▸ Your objective: Set the following entries down again exactly, line by line.

▸ Source material:

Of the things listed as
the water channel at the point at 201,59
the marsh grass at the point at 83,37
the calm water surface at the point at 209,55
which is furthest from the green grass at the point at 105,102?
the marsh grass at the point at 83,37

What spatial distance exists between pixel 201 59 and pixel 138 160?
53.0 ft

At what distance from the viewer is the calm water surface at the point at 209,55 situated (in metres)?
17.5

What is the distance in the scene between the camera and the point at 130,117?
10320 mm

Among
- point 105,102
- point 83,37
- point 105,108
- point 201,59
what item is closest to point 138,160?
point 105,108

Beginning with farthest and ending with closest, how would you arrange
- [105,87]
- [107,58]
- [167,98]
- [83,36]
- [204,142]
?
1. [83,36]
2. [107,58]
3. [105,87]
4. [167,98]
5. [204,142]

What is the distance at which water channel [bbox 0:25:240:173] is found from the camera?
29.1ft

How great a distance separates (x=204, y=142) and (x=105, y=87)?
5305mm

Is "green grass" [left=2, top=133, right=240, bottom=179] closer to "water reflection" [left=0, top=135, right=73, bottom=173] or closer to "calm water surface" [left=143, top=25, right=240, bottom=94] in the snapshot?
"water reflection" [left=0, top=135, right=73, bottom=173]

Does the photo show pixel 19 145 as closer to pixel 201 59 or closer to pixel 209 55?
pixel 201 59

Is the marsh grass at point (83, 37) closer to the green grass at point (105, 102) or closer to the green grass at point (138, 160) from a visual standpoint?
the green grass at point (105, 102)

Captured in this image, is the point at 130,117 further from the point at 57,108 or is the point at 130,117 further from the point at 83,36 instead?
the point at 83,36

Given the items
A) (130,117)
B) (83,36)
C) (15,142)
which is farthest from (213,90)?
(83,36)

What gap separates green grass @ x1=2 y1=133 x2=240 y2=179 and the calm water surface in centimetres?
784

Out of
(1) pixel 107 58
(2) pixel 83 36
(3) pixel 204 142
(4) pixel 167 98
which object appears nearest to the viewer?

▸ Solution for this problem:
Of the things listed as
the water channel at the point at 201,59
the marsh grass at the point at 83,37
the calm water surface at the point at 209,55
which is furthest from the green grass at the point at 105,102?
the marsh grass at the point at 83,37

What spatial distance exists between pixel 201 59 and pixel 138 160?
53.0 ft

At what distance from the viewer is the calm water surface at the point at 209,55 situated (in metres)?
17.5

What is the distance in the scene between the camera and the point at 130,117?
10320 mm

Among
- point 105,102
- point 83,37
- point 105,108
- point 201,59
what item is closest to point 138,160?
point 105,108

Beginning with farthest and ending with closest, how would you arrange
- [105,87]
- [107,58]
- [167,98]
- [83,36]
- [204,142]
?
1. [83,36]
2. [107,58]
3. [105,87]
4. [167,98]
5. [204,142]

What is the distance at which water channel [bbox 0:25:240:173] is found from the camera?
29.1ft

How great a distance separates (x=204, y=142) and (x=105, y=87)?
5305mm

Is "green grass" [left=2, top=133, right=240, bottom=179] closer to "water reflection" [left=0, top=135, right=73, bottom=173] or closer to "calm water surface" [left=143, top=25, right=240, bottom=94] in the snapshot?
"water reflection" [left=0, top=135, right=73, bottom=173]

Does the photo show pixel 19 145 as closer to pixel 201 59 or closer to pixel 209 55?
pixel 201 59

Is the marsh grass at point (83, 37) closer to the green grass at point (105, 102) or closer to the green grass at point (138, 160) from a visual standpoint?
the green grass at point (105, 102)

Captured in this image, is the point at 130,117 further from the point at 57,108 or is the point at 130,117 further from the point at 83,36 instead?
the point at 83,36

Given the items
A) (130,117)
B) (83,36)
C) (15,142)
which is farthest from (213,90)?
(83,36)

What gap separates green grass @ x1=2 y1=133 x2=240 y2=179 and the calm water surface in centimetres?
784

Out of
(1) pixel 107 58
(2) pixel 83 36
(3) pixel 204 142
(4) pixel 167 98
which object appears nearest to the viewer?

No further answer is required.